Stored items from a collection:
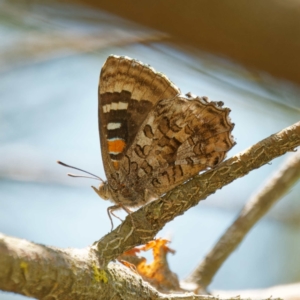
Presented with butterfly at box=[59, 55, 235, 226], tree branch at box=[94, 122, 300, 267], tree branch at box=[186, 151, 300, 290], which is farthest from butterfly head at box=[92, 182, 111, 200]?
tree branch at box=[94, 122, 300, 267]

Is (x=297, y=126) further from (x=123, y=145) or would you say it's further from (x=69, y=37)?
(x=69, y=37)

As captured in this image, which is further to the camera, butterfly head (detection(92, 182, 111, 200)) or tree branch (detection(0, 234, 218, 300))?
butterfly head (detection(92, 182, 111, 200))

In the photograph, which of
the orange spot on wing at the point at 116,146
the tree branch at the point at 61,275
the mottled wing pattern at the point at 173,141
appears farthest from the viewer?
the orange spot on wing at the point at 116,146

Goal of the exercise
Rewrite the records from the line that contains "In the photograph, which of" through the end of the records, replacing "mottled" with "speckled" and changing nothing else.

Output for this task
In the photograph, which of
the orange spot on wing at the point at 116,146
the tree branch at the point at 61,275
the speckled wing pattern at the point at 173,141
appears farthest from the viewer?
the orange spot on wing at the point at 116,146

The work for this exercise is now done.